WHAT YOU ARE ASKED TO DO — All the lines below need to be transcribed exactly. Pictures get left out.

RECORDS FOR THE EXERCISE —
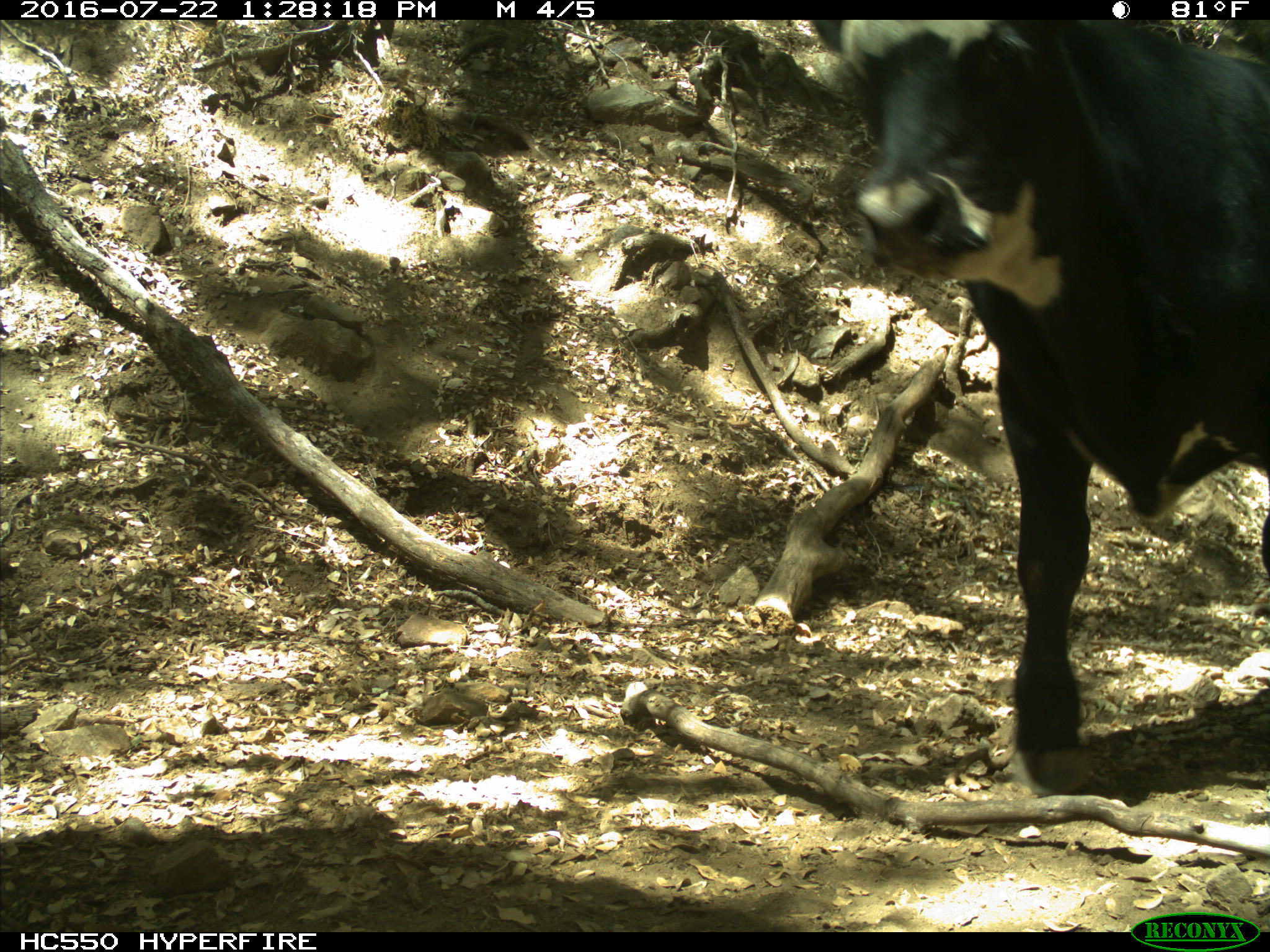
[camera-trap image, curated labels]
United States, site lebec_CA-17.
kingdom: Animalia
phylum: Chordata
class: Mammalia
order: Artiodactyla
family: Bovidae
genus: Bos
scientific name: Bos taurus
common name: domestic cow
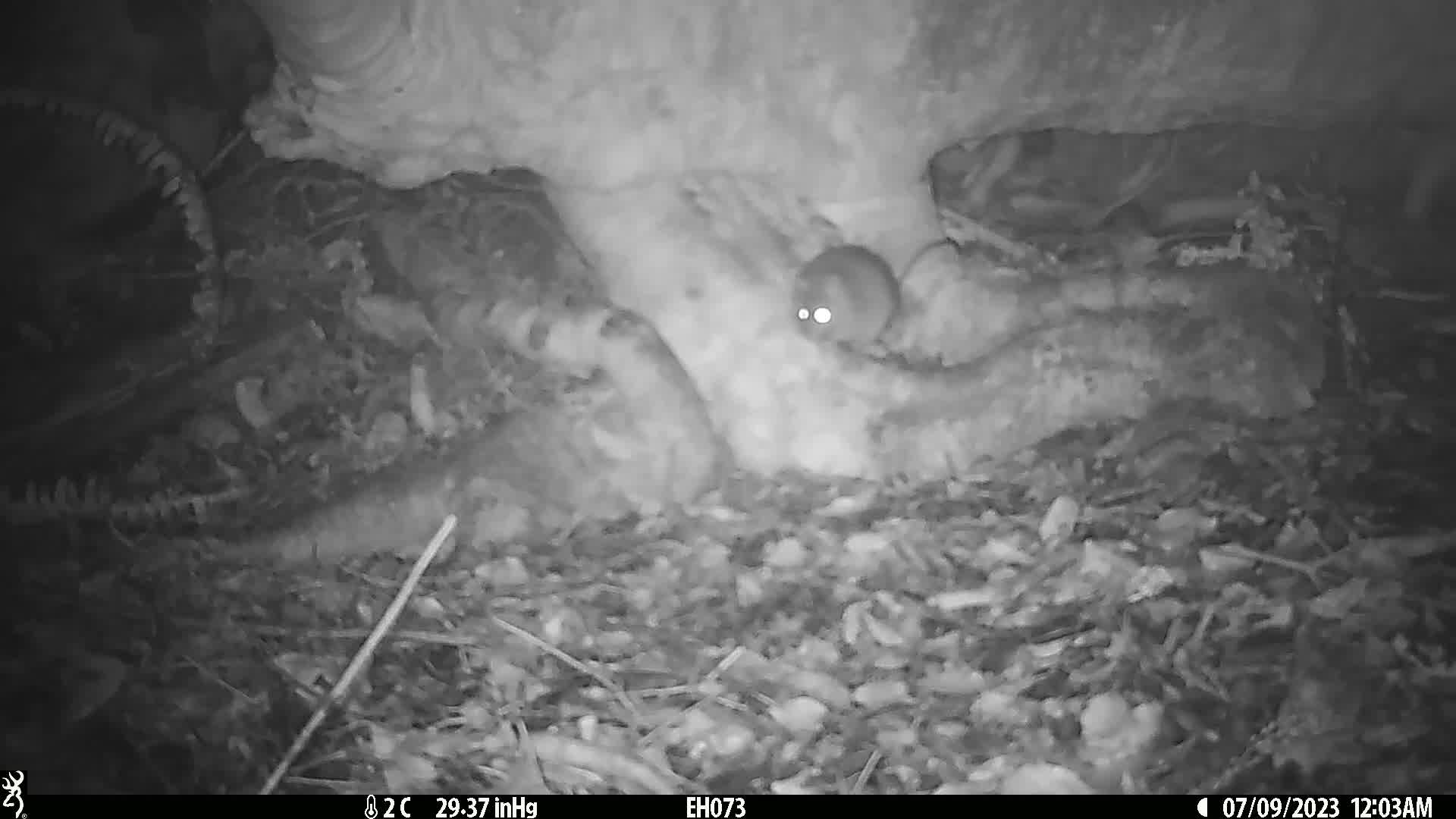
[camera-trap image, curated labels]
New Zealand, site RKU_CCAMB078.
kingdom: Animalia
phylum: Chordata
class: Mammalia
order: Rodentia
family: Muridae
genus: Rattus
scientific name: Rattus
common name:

SOLUTION TO THIS TASK —
[camera-trap image, curated labels]
United States, site lebec_CA-17.
kingdom: Animalia
phylum: Chordata
class: Mammalia
order: Artiodactyla
family: Bovidae
genus: Bos
scientific name: Bos taurus
common name: domestic cow
[camera-trap image, curated labels]
New Zealand, site RKU_CCAMB078.
kingdom: Animalia
phylum: Chordata
class: Mammalia
order: Rodentia
family: Muridae
genus: Rattus
scientific name: Rattus
common name:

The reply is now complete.